One of the biggest influences on "Megazone 23" was the 1984 US film "Streets of Fire". Though it was a box office failure in the US it was a hit in Japan, especially with fans of anime. In fact a lot anime created by AIC and Artmic at the time also borrowed from "Streets of Fire" including "Bubblegum Crisis", which it has been suggested that it's opening song "There's a Hurricane Tonight" resembles the one sung by the character Lane in the movie. "Streets of Fire's" music video style and lighting is very similar to "Megazone 23". Many of "Megazone 23's" scenes are set at night time or twilight, and of course there's many music video type sequences whenever Eve Tokimatsuri shows up. Shogo, Shigeru, Mai and Tomomi even go to see "Streets of Fire" in a cinema in an early sequence in "Megazone 23".
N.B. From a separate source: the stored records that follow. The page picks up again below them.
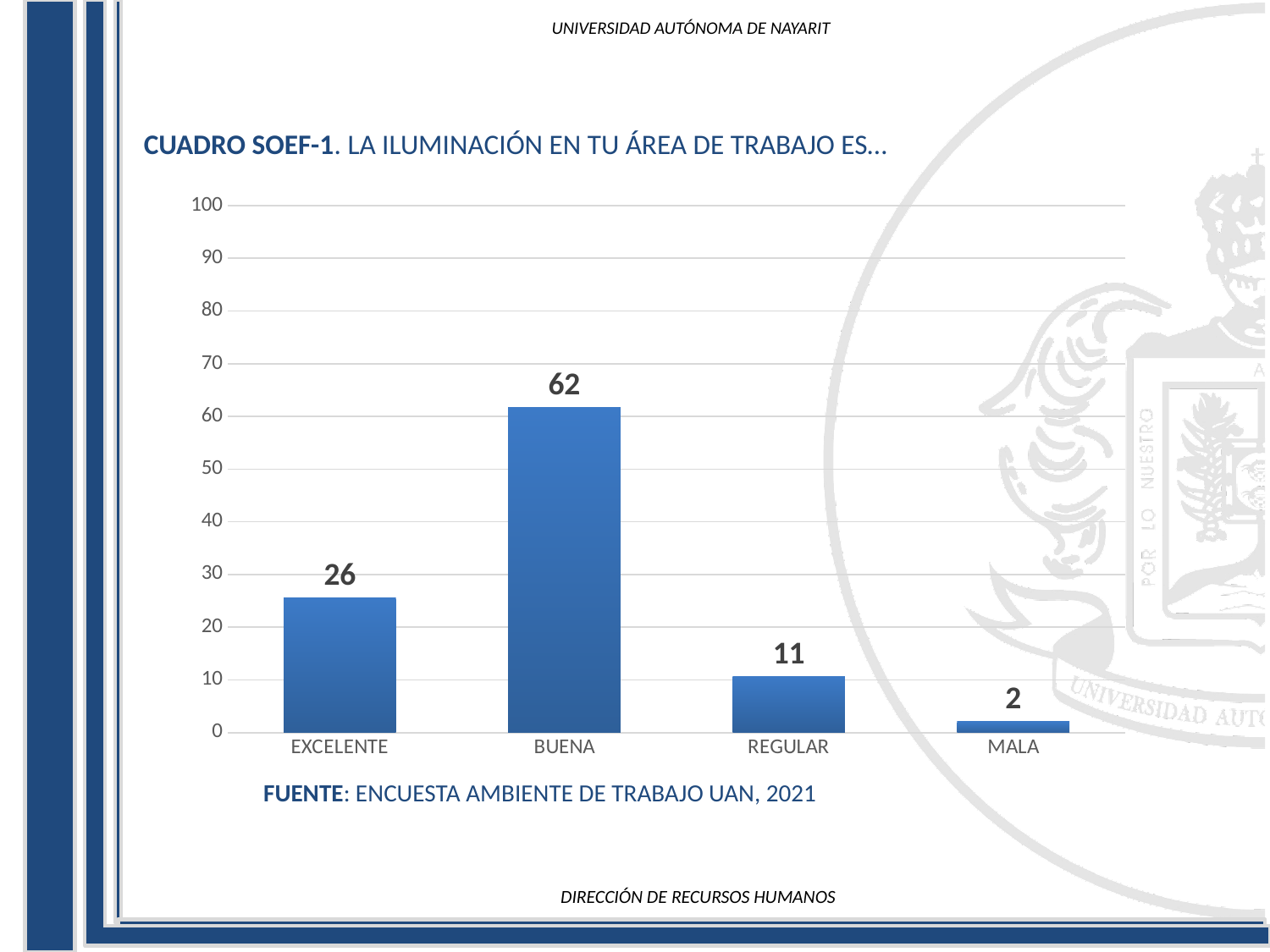
What kind of chart is shown on the slide? bar chart What is the value for BUENA? 62 What is the difference between the values for BUENA and EXCELENTE? 36 What is the value for MALA? 2 What is the value for EXCELENTE? 26 Is the value for BUENA greater or less than 50? greater What is the difference between the values for REGULAR and MALA? 9 How many categories are shown on the x axis? 4 What source is cited below the chart? ENCUESTA AMBIENTE DE TRABAJO UAN, 2021 Which category has the lowest value? MALA Which is larger, the value for EXCELENTE or the value for REGULAR? EXCELENTE Which category has the highest value? BUENA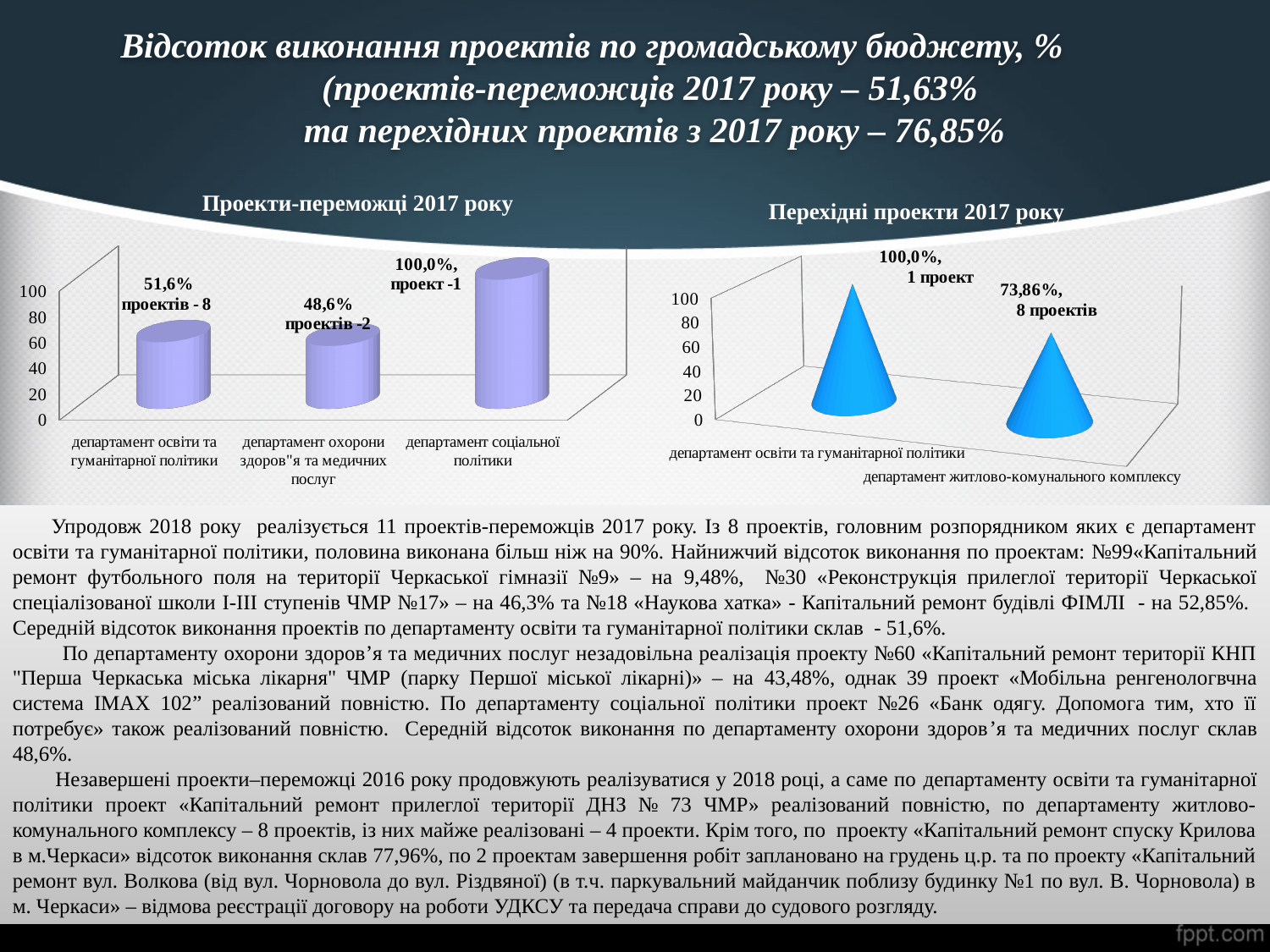
In the chart titled "Проекти-переможці 2017 року", how many categories are shown? 3 In the chart titled "Проекти-переможці 2017 року", how many projects are noted for департамент освіти та гуманітарної політики? 8 In the chart titled "Перехідні проекти 2017 року", what is the value for департамент житлово-комунального комплексу? 73,86% In the chart titled "Проекти-переможці 2017 року", what is the difference between the value for департамент соціальної політики and the value for департамент освіти та гуманітарної політики? 48,4% In the chart titled "Перехідні проекти 2017 року", what is the value for департамент освіти та гуманітарної політики? 100,0% What kind of chart is the chart titled "Проекти-переможці 2017 року"? bar chart In the chart titled "Проекти-переможці 2017 року", what is the value for департамент освіти та гуманітарної політики? 51,6% In the chart titled "Проекти-переможці 2017 року", what is the value for департамент охорони здоров"я та медичних послуг? 48,6% In the chart titled "Перехідні проекти 2017 року", which category has the higher value: департамент освіти та гуманітарної політики or департамент житлово-комунального комплексу? департамент освіти та гуманітарної політики In the chart titled "Перехідні проекти 2017 року", how many categories are shown? 2 In the chart titled "Проекти-переможці 2017 року", which category has the highest value? департамент соціальної політики In the chart titled "Проекти-переможці 2017 року", which category has the lowest value? департамент охорони здоров"я та медичних послуг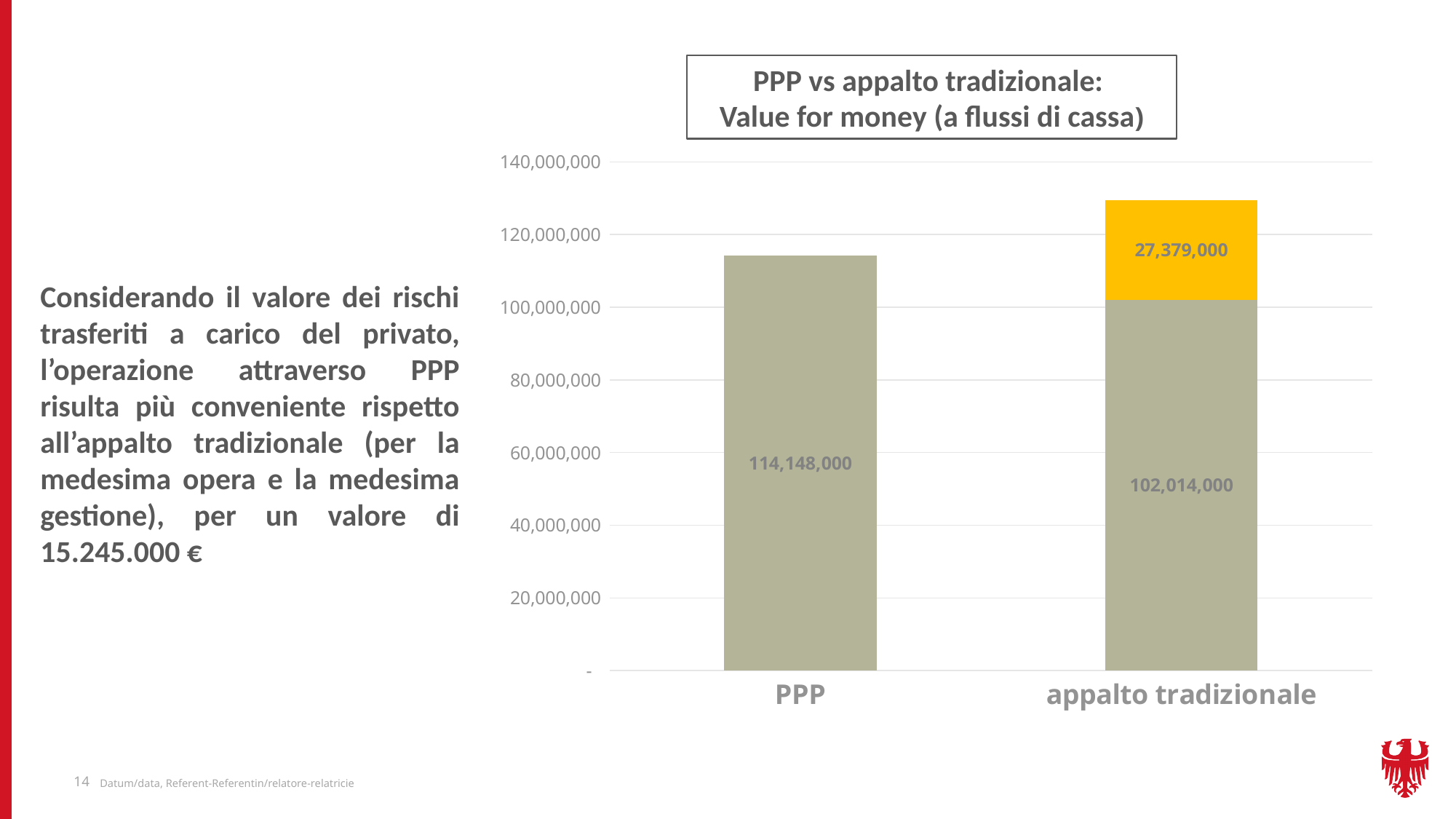
What kind of chart is shown on the slide? bar chart What is the total of the stacked appalto tradizionale bar? 129,393,000 Is the value for PPP greater or less than 100,000,000? greater What is the value shown for the PPP bar? 114,148,000 What is the value of the grey (lower) segment of the appalto tradizionale bar? 102,014,000 How many categories are shown on the x axis? 2 Is the total height of the appalto tradizionale bar greater or less than 120,000,000? greater What is the value of the yellow (upper) segment of the appalto tradizionale bar? 27,379,000 Which bar is taller overall, PPP or appalto tradizionale? appalto tradizionale What is the title of the chart? PPP vs appalto tradizionale: Value for money (a flussi di cassa) By how much does the total of the appalto tradizionale bar exceed the PPP value? 15,245,000 What is the difference between the PPP value and the grey segment of the appalto tradizionale bar? 12,134,000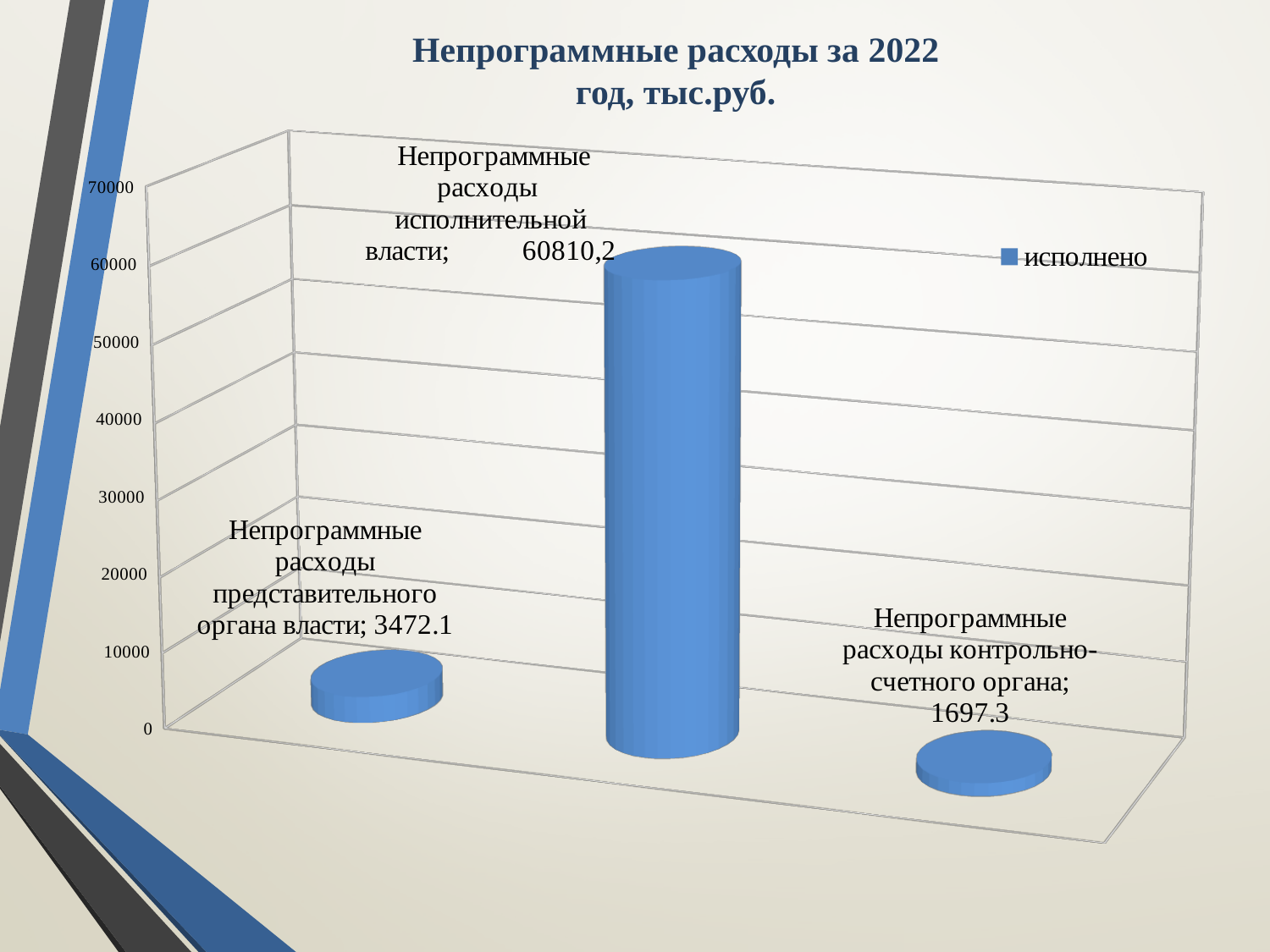
What is the title of the chart? Непрограммные расходы за 2022 год, тыс.руб. What kind of chart is shown on the slide? bar chart What is the difference between the value for Непрограммные расходы представительного органа власти and the value for Непрограммные расходы контрольно-счетного органа? 1774.8 Is the value for Непрограммные расходы исполнительной власти greater or less than 50000? greater Which category has the highest value? Непрограммные расходы исполнительной власти What is the value for Непрограммные расходы представительного органа власти? 3472.1 How many categories are shown in the chart? 3 How many series does the legend list? 1 What is the value for Непрограммные расходы исполнительной власти? 60810,2 Which category has the lowest value? Непрограммные расходы контрольно-счетного органа Which is larger: the value for Непрограммные расходы представительного органа власти or the value for Непрограммные расходы контрольно-счетного органа? Непрограммные расходы представительного органа власти What is the value for Непрограммные расходы контрольно-счетного органа? 1697.3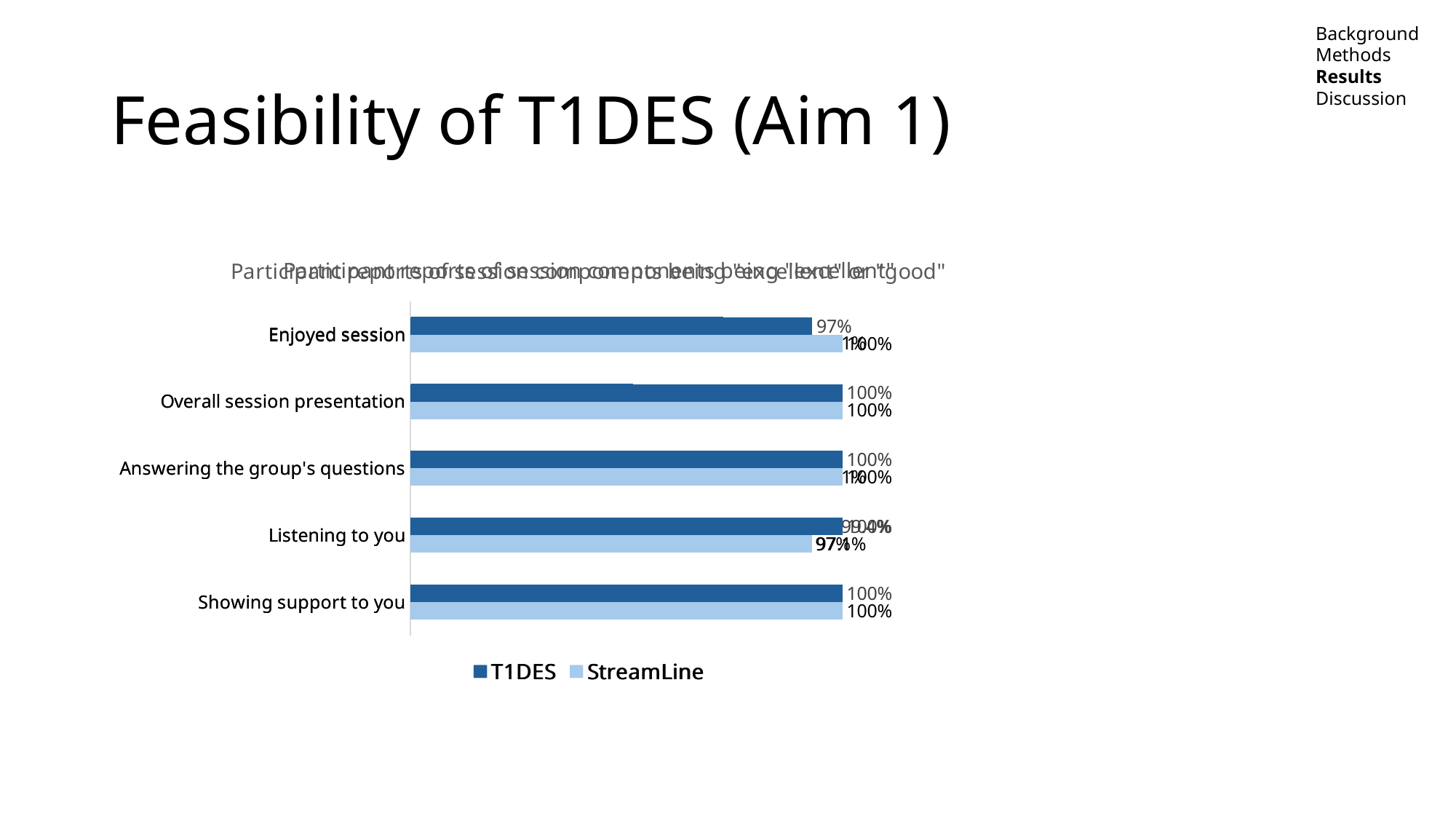
Which category has the lowest T1DES value? Enjoyed session What is the difference between the T1DES and StreamLine values for Overall session presentation? 0% How many categories are shown on the chart? 5 What is the StreamLine value for Overall session presentation? 100% For Listening to you, which series has the larger value, T1DES or StreamLine? T1DES What is the T1DES value for Showing support to you? 100% What is the StreamLine value for Showing support to you? 100% What is the T1DES value for Answering the group's questions? 100% What is the T1DES value for Enjoyed session? 97% What is the T1DES value for Overall session presentation? 100% How many series does the legend list? 2 For Enjoyed session, which series has the larger value, T1DES or StreamLine? StreamLine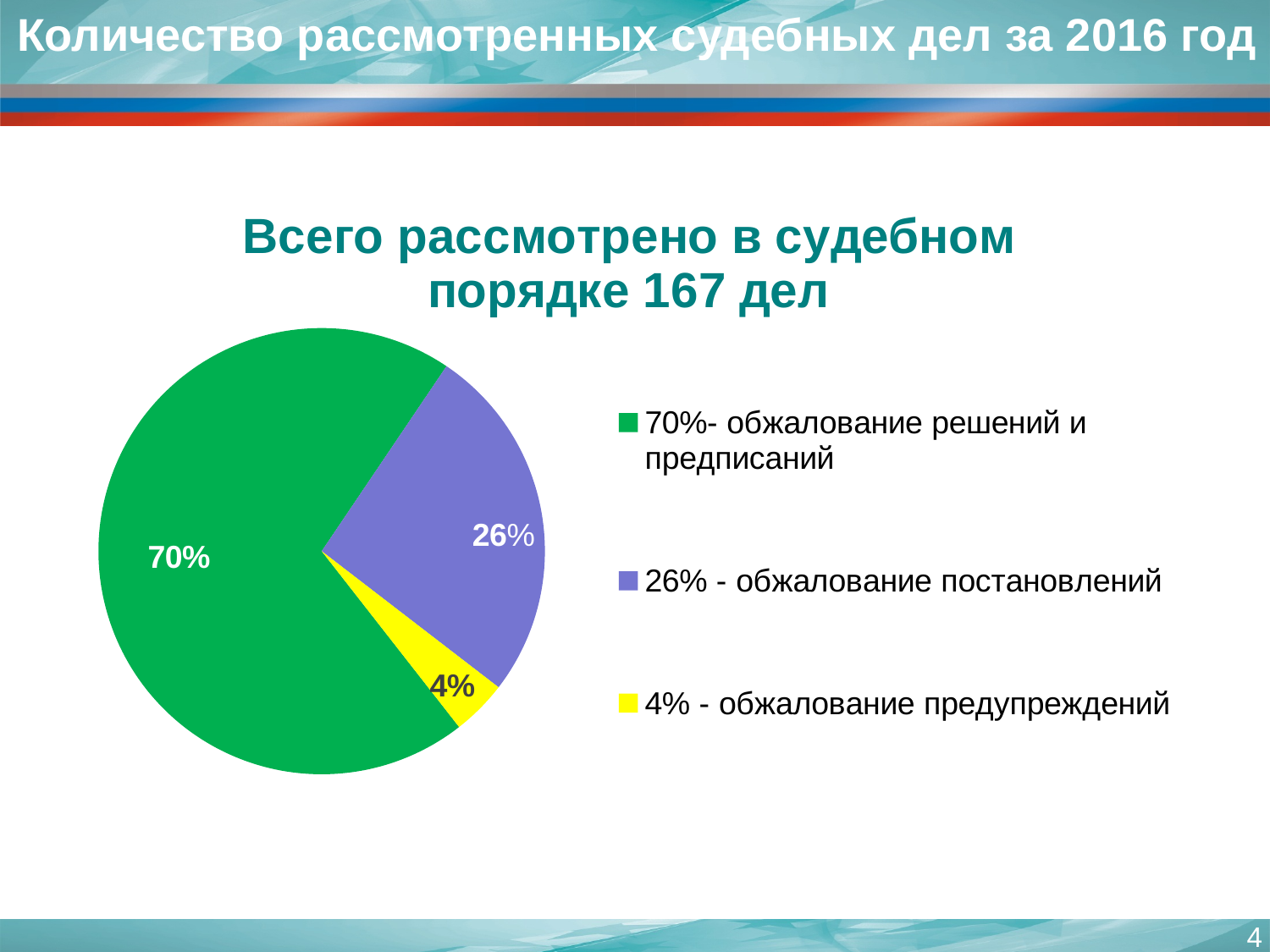
What kind of chart is shown on the slide? pie chart What colour is the slice for обжалование предупреждений? yellow Which category has the largest slice of the pie? обжалование решений и предписаний Which is larger: the slice for обжалование постановлений or the slice for обжалование предупреждений? обжалование постановлений What share of the pie is labelled for обжалование предупреждений? 4% What share of the pie is labelled for обжалование решений и предписаний? 70% Which category has the smallest slice of the pie? обжалование предупреждений What share of the pie is labelled for обжалование постановлений? 26% How many slices does the pie chart have? 3 According to the chart title, how many cases in total were considered in court? 167 What is the difference in percentage points between the slice for обжалование решений и предписаний and the slice for обжалование постановлений? 44 How many entries does the legend list? 3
There's some really interesting titbits of information about this OVA. During the creation of the computer readouts of the Bahamut, the only real computer script the staff had seen was the MSX, so they just copied a printout from an MSX machine advertisement from a magazine for the readouts of the Bahamut. After the OVA was released, fans ridiculed it and asked staff if the Megazone ships were running on MSX computers. In ancient Arabic mythology, Bahamut apparently is the name of an enormous fish on which stands Kujara (a giant bull), whose back supports a rock of ruby on the top of which stands an angel on whose shoulders rests the Earth. The English word Behemoth originates from the word Bahamut. Although not explicitly shown in the OVA, Eve's songs have a sort of subliminal calming effect on the population. According to notes in The Anime's "Megazone 23" artbook released in 1985, the EVE program itself is apparently a semi-sentient 7th program in the Bahamut which is designed to shield the human population away from war at all costs. Apparently if the worst was to happen, EVE would euthanase the entire ship using nerve gas, so that they would not suffer the horrors of war. If that's true, it certainly puts the actions of the military into a different perspective within the film.